■ **TASK INSTRUCTIONS**
In the records below, find the line with "Canara Bank issues" and repeat exactly every line from it through the line with "昭和47年度梓川中学校卒業生還暦を祝う会". Pictures stay out.

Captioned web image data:
==================================================
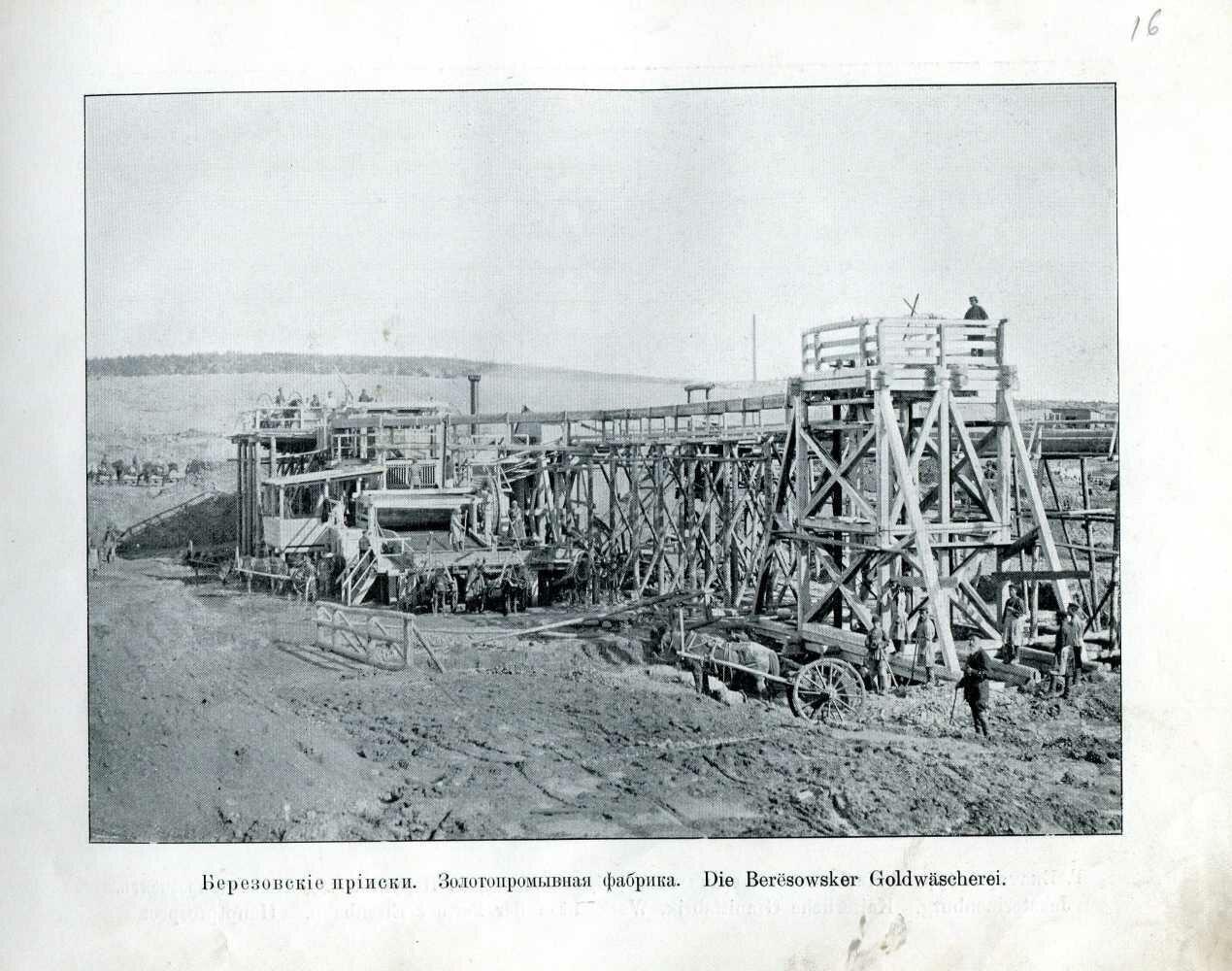16. Березовские прииски. Золотопромывная фабрика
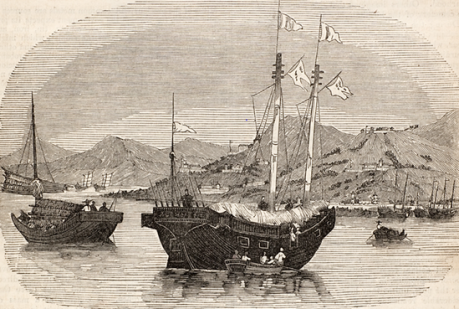 1843-amoy-from-the-anchorage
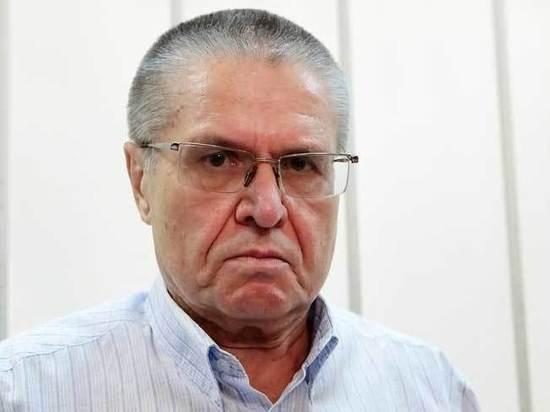 Тюремные привилегии Улюкаева: где на самом деле сидит экс-министр
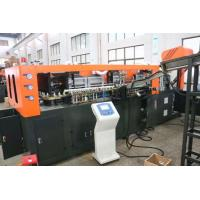 Buy cheap Low Energy Consumption Semi Auto Blowing Machine Making Hot - Filling Bottles product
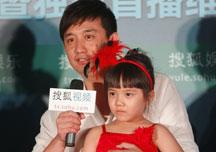 《婚姻保卫战》官网启动,黄磊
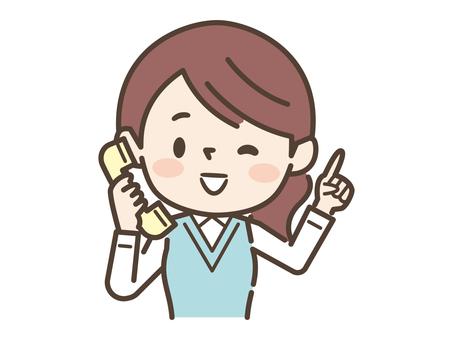 Female telephone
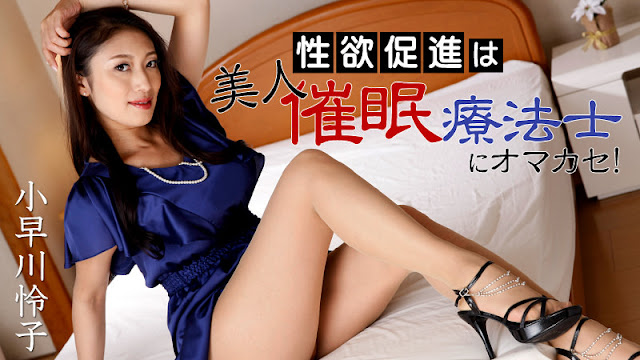 [HEYZO-1068] Beautiful Hypnotherapists Aphrodisiac - Reiko Kobayakawa (UNCENSORED)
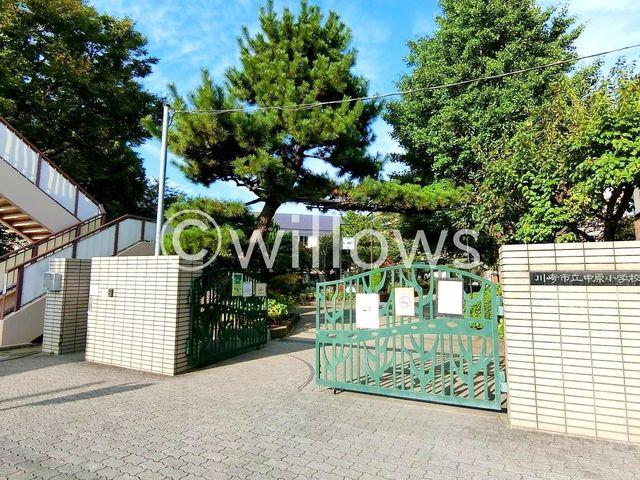 川崎市立中原小学校 徒歩4分。 320m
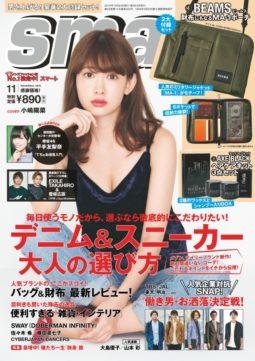 男性美容市場10年で2倍 宝島雑誌が美容特集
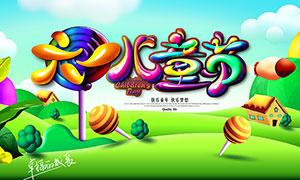61儿童节活动宣传展板设计PSD素材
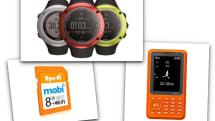 6月14日のできごとは「Ambit2 S 発売」「Eye-Fi Mobi 発売」ほか:今日は何の日?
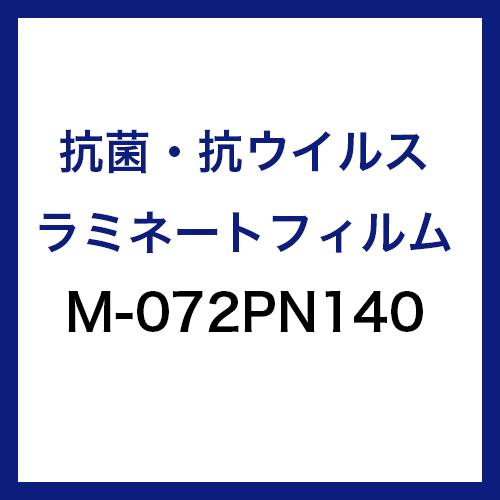 M-072PN140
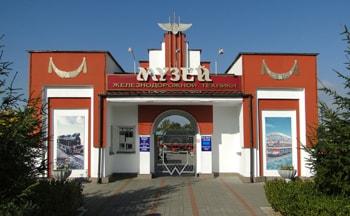 Брестский железнодорожный музей.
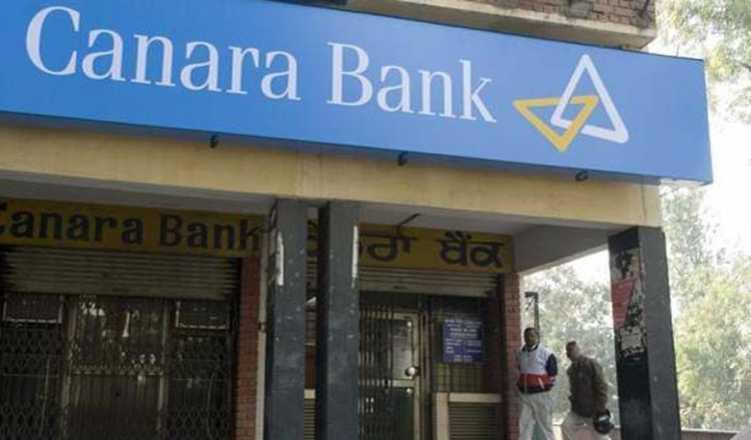 Canara Bank issues bonds from London branch to raise up to USD 400 mn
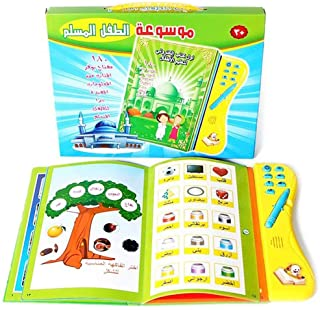 UKR Arabic Encyclopedia educational book Quran Prayers letters numbers colors shapes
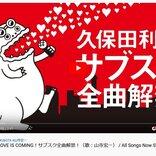 「久保田利伸、サブスク全曲解禁!」スポット動画に起用の山寺宏一さん「声優やっててよかったなって思いました」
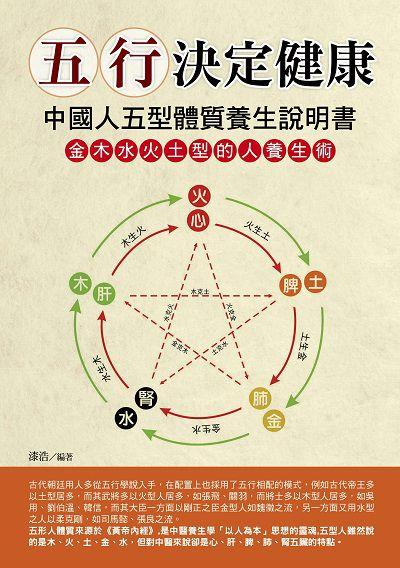 五行決定健康:中國人五型體質養生說明書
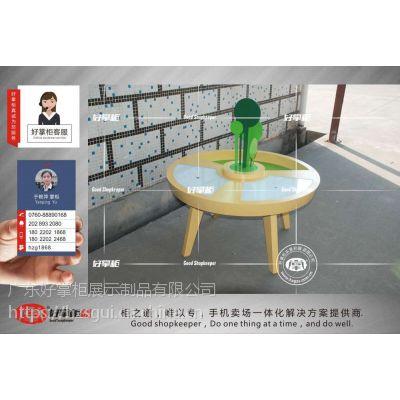 华为3.5版儿童积木桌定做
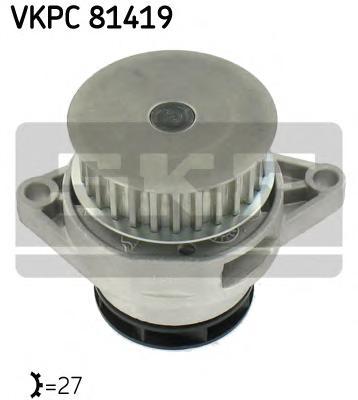 Помпа водяная VW Bo/ Go IV/ Lu/ Po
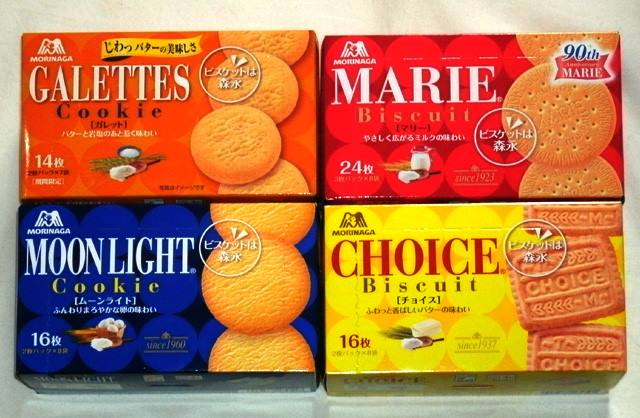 第17回授業『利きクッキー ~市販クッキー食べ比べ!あなたのお気に入りの一品は?~』開催日11月4日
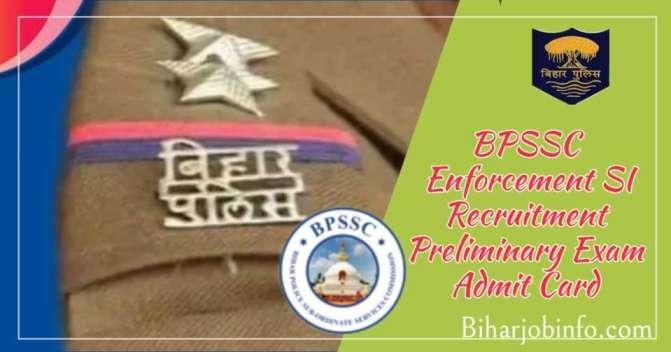 Bihar Police ESI Exam Admit Card Download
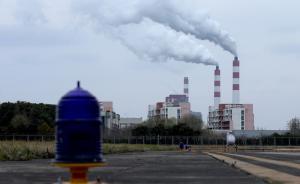 """新环保法开""""最重罚单"""":陕西一企业被按日计罚1580万"""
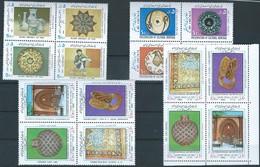 PERSIA PERSE IRAN PERSIEN -1985-1987-1988 - Complete Series In 4 MNH Blocks - Iran
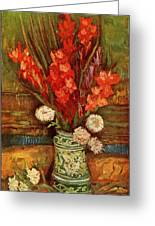Vase With Red Gladioli  Greeting Card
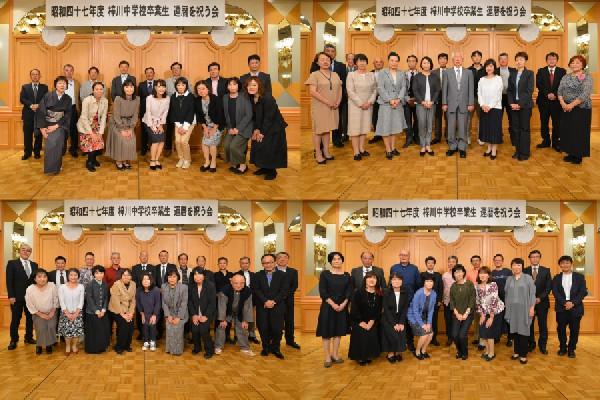 昭和47年度梓川中学校卒業生還暦を祝う会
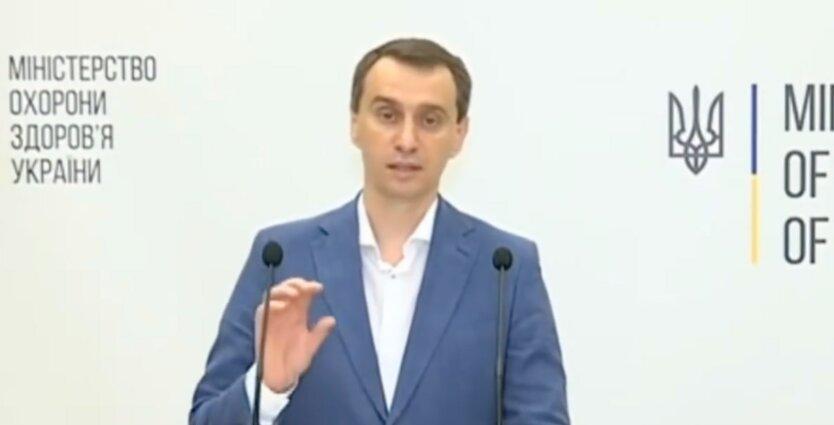 Виктор Ляшко, коронавирус в украине, вторая волна коронавируса
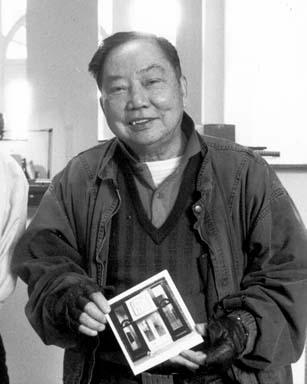 Дон Хонг-Оай, род. в 1929г.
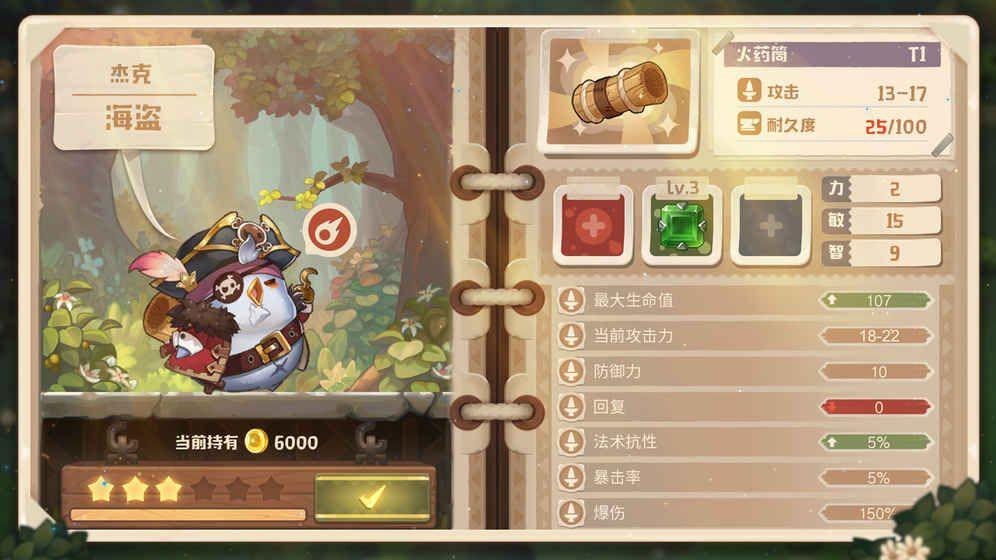 咔叽探险队游戏图3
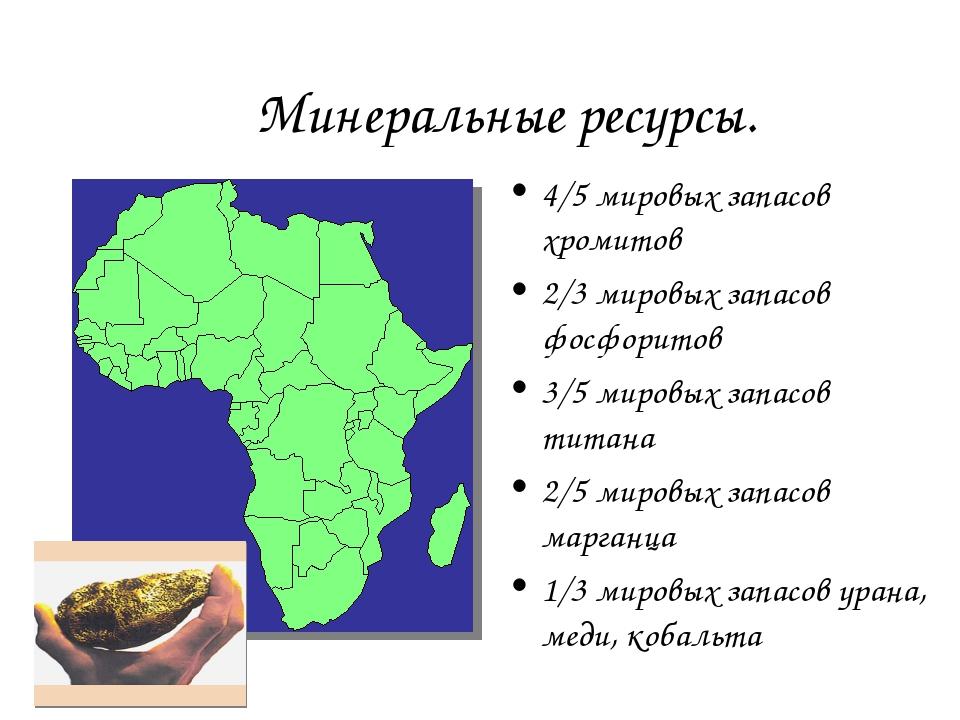 Минеральные ресурсы. 4/5 мировых запасов хромитов 2/3 мировых запасов фосфор...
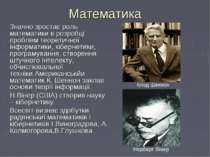 Математика Значно зростає роль математики в розробці проблем теоретичної інфо...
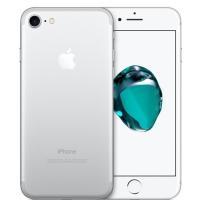◆商品名◆ iPhone7 256GB docomo版 MNCR2J/A 銀 [Silver] Ap...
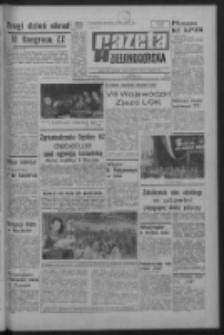 Gazeta Zielonogórska : organ KW Polskiej Zjednoczonej Partii Robotniczej R. XVI Nr 146 (21 czerwca 1967). - Wyd. A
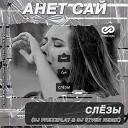 Анет Сай - Слезы DJ Prezzplay DJ S7ven Radio Edit
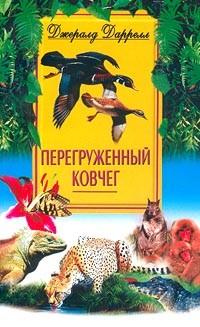Джералд Даррелл - Перегруженный ковчег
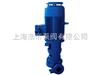 GRG型GRG型热水高温管道泵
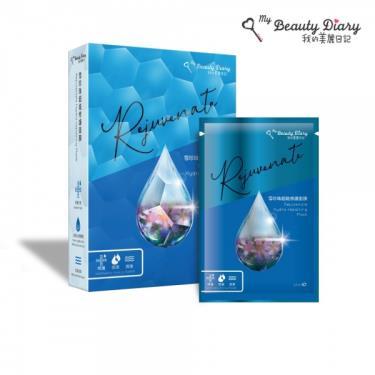 美麗日記 雪珍珠超能修護面膜(5入)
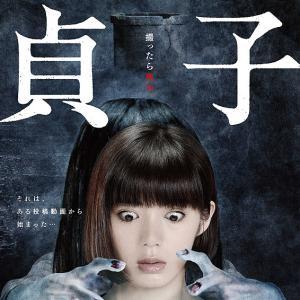 映画:貞子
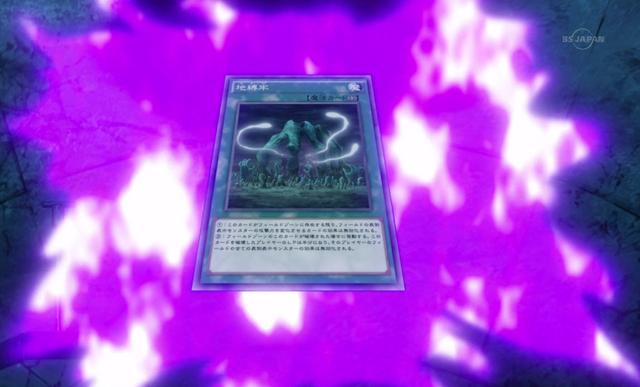 File:EarthboundPrison-JP-Anime-AV-NC-2.png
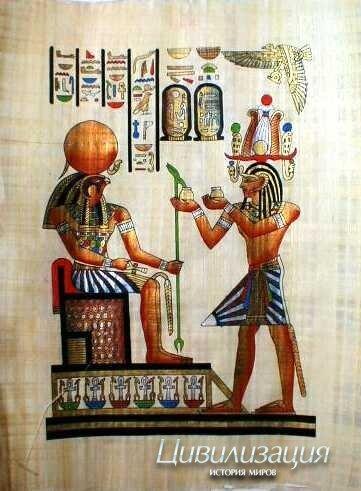 египет бог солнца ра | Записи с меткой египет бог солнца ра ...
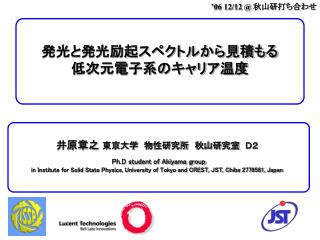 D2  Ph.D student of Akiyama group in Institute for Solid State Physics, University of Tokyo and CREST, JST, Chiba 27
==================================================
■ **ANSWER FOR THE TASK**
 Canara Bank issues bonds from London branch to raise up to USD 400 mn
 UKR Arabic Encyclopedia educational book Quran Prayers letters numbers colors shapes
 「久保田利伸、サブスク全曲解禁!」スポット動画に起用の山寺宏一さん「声優やっててよかったなって思いました」
 五行決定健康:中國人五型體質養生說明書
 华为3.5版儿童积木桌定做
 Помпа водяная VW Bo/ Go IV/ Lu/ Po
 第17回授業『利きクッキー ~市販クッキー食べ比べ!あなたのお気に入りの一品は?~』開催日11月4日
 Bihar Police ESI Exam Admit Card Download
 """新环保法开""""最重罚单"""":陕西一企业被按日计罚1580万"""
 PERSIA PERSE IRAN PERSIEN -1985-1987-1988 - Complete Series In 4 MNH Blocks - Iran
Vase With Red Gladioli  Greeting Card
 昭和47年度梓川中学校卒業生還暦を祝う会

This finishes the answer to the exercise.